Buying television programs on DVD or renting them disc-by-disc often costs about the same amount, and the latter leaves you with discs to lend to others. If someone I know in Ottawa wants to borrow one of these, they should let me know:
- Blue Planet
- House, Season I
- House, Season II
- House, Season III
- Invader Zim, Season I
- Invader Zim, Season II
- Planet Earth
- The Sopranos, Season I
- The Sopranos, Season II
- The Wire, Season I
I would be especially keen to make a temporary exchange with someone who has the second season of Rome, or any subsequent season of The Wire or The Sopranos.
Don’t you know? TV rots your brains.
It’s harsh to condemn a whole medium that way.
When they first emerged, a lot of people thought that novels were frivolous or intellectually harmful.
Happy people spend a lot of time socializing, going to church and reading newspapers — but they don’t spend a lot of time watching television, a new study finds.

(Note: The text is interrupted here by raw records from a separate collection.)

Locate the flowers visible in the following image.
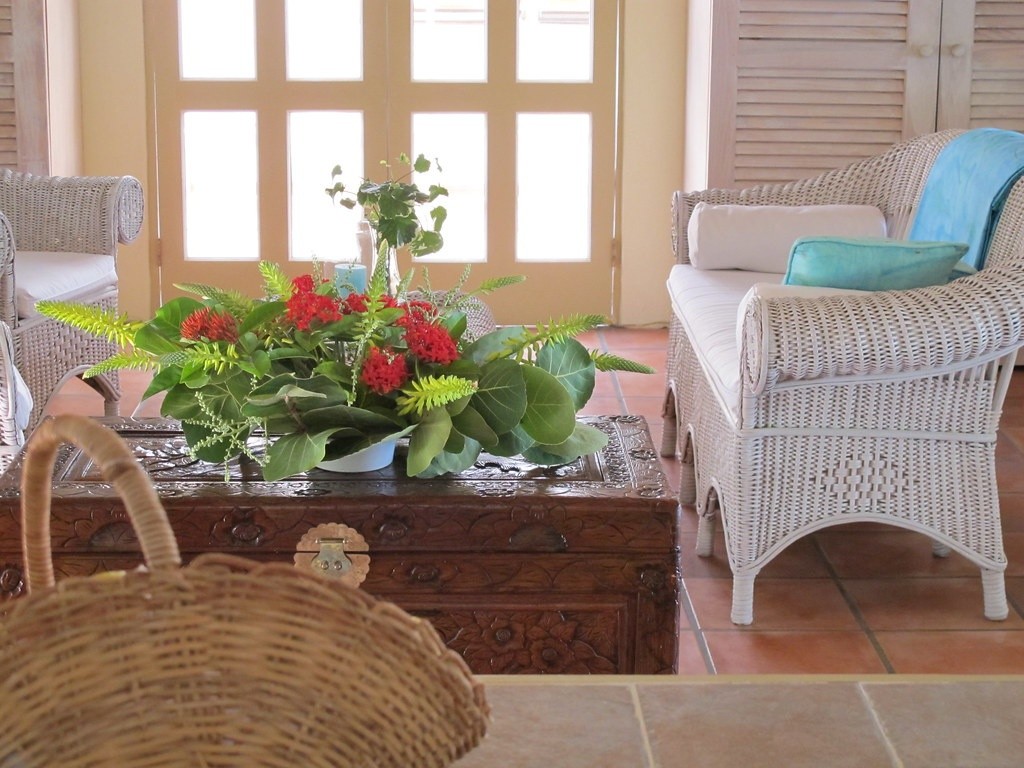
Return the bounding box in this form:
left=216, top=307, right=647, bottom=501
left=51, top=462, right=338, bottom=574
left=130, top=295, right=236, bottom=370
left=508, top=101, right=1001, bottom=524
left=29, top=239, right=657, bottom=478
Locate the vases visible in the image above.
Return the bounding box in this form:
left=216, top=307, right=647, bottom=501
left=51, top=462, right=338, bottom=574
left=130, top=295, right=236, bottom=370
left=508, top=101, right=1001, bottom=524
left=316, top=437, right=396, bottom=474
left=366, top=220, right=409, bottom=304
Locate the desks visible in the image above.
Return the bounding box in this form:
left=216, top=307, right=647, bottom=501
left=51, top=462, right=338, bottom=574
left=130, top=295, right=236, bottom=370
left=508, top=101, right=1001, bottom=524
left=454, top=669, right=1024, bottom=768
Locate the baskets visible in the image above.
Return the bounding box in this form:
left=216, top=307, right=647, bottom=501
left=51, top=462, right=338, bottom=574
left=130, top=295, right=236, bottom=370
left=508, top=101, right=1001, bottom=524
left=0, top=414, right=492, bottom=768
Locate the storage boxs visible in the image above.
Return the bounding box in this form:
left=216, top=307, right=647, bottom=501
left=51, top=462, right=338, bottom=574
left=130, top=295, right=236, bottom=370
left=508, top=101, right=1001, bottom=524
left=0, top=416, right=683, bottom=674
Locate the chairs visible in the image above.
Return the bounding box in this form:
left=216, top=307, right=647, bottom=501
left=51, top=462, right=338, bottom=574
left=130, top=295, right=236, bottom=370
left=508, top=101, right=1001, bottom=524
left=0, top=166, right=145, bottom=476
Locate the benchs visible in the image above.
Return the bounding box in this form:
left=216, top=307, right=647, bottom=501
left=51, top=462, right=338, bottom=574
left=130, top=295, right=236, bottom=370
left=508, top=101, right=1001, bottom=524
left=661, top=126, right=1024, bottom=626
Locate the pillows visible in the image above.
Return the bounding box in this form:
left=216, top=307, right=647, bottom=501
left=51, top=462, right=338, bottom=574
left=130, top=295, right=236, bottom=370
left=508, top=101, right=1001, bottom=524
left=786, top=233, right=971, bottom=291
left=685, top=203, right=889, bottom=274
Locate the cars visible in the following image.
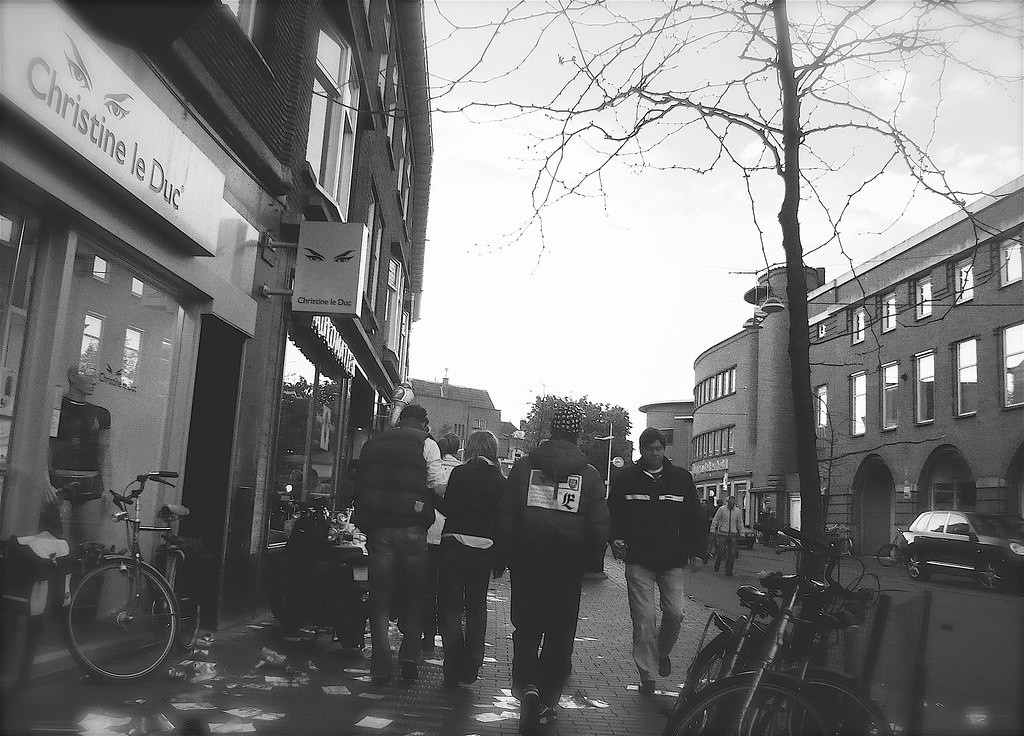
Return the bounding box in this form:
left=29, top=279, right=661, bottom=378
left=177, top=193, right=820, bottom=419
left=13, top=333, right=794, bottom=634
left=737, top=523, right=756, bottom=549
left=898, top=508, right=1024, bottom=593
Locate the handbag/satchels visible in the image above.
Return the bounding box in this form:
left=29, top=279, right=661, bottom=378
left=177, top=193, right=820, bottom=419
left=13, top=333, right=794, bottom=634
left=0, top=531, right=84, bottom=616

I think commercials and sitcoms are a kind of junk food for your brain, but some television shows are quite good. The Discovery channel, and some of the better HBO shows are pretty hard to beat. Rome and Deadwood are especially great.
Plus, movies can be just as mind-decaying. Watching ‘Legally Blonde’, or ‘Paycheck’ is the brain-nourishing equivalent of sitting down and dedicating yourself to eating a giant sized pack of pork rinds and a salad bowl of jelly-beans.
I dislike television, but TV on DVD is one of America’s finest achievements, goddammit.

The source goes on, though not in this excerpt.